Given that qualitative research relies heavily on human interactions, ethical considerations are often more nuanced and sensitive compared to quantitative research. In this study, ethical issues were carefully observed across three dimensions: subjects, researchers, and social obligations. The research protocol was approved by the Research Ethics Committee of Isfahan University, and the study adhered to the ethics code IR.UI.REC.1402.140.

Findings

In this study, semi-structured interviews were conducted with 25 individuals aged 60 years and older, comprising both men and women. The participants'education levels ranged from illiterate to university education. Regarding living arrangements, the study subjects were categorized into four groups: living alone, living with a spouse, living with a spouse and children, and living with children. Tables 1 and 2 illustrates the characteristics of the respondents.

Table 1 Characteristics of participants in the research
Table 2 Concepts and categories extracted from the interviews

Interviews were conducted in person with individuals, each lasting approximately 30 to 45 min. Permission was obtained from the interviewees to record the sessions, which were then transcribed. The text from these interviews underwent analysis through three levels of coding: open, axial, and selective, facilitated by the use of MAXQDA2020 software.

During the initial stage of open coding, the data was categorized into main coding and conceptual classes. Following this, axial coding was employed, organizing the data around a central phenomenon, with classes focusing on causal conditions, interventional and contextual conditions, strategy, and consequence. Finally, selective coding was utilized to connect the classes of the model.

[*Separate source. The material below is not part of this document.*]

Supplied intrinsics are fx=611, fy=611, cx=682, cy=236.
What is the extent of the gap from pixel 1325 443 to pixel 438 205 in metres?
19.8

From the analysis, seven primary categories emerged from the data:

  1. 1.

    Isolation and loneliness

  2. 2.

    Resistance to change

  3. 3.

    Digital literacy limitation

  4. 4.

    Intergenerational health literacy gap

  5. 5.

    Dependency

  6. 6.

    Physical disabilities

  7. 7.

    lack of means/skills to use digital technology

Isolation and loneliness

Are feelings experienced by older adults due to their inability to utilize digital devices or the Internet for health-related purposes. The digital divide can contribute to social isolation and loneliness among older adults. Without the ability to effectively engage with social media or smart devices, they may lose connections and support networks, exacerbating feelings of isolation and loneliness. These feelings can lead to both physical and mental health issues, significantly impacting the individual's quality of life and social well-being. Participants in this research expressed feelings of helplessness, anxiety, a sense of insignificance, and confusion, as well as a disconnection from their environment.

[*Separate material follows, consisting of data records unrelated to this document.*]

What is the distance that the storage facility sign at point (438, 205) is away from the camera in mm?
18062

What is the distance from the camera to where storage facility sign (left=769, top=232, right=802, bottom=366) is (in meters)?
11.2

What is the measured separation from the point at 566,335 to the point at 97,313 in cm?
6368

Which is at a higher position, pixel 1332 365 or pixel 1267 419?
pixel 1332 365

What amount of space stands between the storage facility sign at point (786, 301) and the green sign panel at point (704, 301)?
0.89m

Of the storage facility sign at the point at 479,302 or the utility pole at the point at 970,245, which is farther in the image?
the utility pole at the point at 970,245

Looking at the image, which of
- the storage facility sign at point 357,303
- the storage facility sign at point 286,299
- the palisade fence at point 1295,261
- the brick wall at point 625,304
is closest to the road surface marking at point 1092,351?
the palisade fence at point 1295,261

Participant 1, 67 years old, with primary education, living with an older adult husband

"My husband has an underlying illness, and our children are not here. When either my husband or I feel unwell, I truly don't know what to do. We lack access to resources and guidance. I feel utterly helpless. It's incredibly challenging. I long for the feeling that someone cares about us, whether we're alive or deceased."

Resistance to change

With age, individuals often exhibit resistance to change, preferring to adhere to established habits and routines. Additionally, older individuals may find it challenging to trust new or unfamiliar circumstances.

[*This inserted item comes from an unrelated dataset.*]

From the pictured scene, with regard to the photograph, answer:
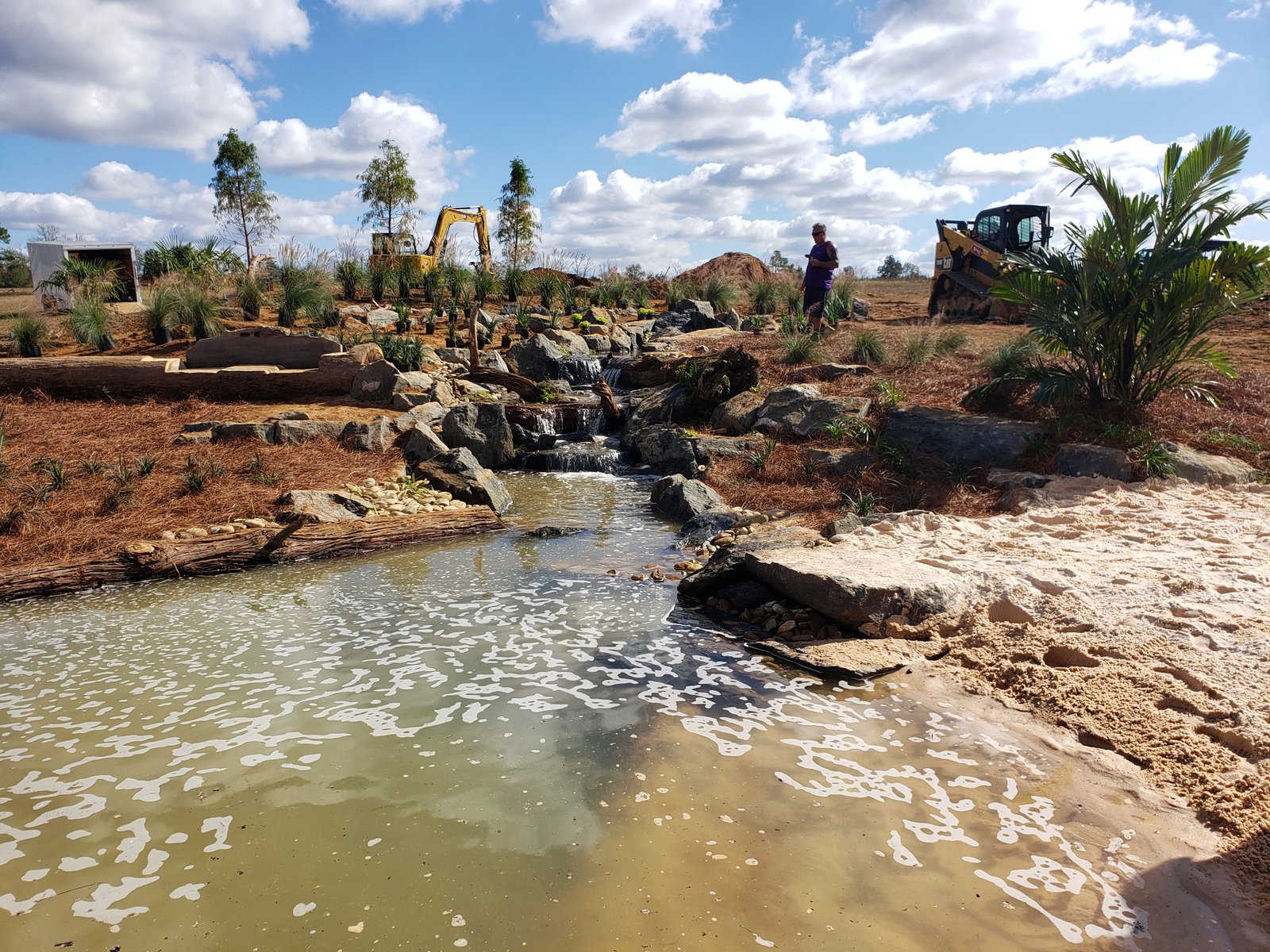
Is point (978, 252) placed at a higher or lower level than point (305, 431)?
higher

Participant 2, aged 62, holds a diploma and resides with her husband and children

"I prefer to make appointments in person. Sometimes, when they don't answer the phone, I get annoyed, and it wastes my time. But I don't have the patience for the challenges of dealing with cyberspace and the Internet. How can I be sure my money won't be stolen, or that I won't end up on a fake website? I'd rather take a taxi and go in person; it feels safer and more reliable."

Participant 3, 72 years old, with a diploma education, retired employee, living with an older adult husband

"As a former employee of the Ministry of Health, I find it challenging to trust much of the information available on the internet nowadays. While there is an abundance of information online, its scientific validity is often unclear."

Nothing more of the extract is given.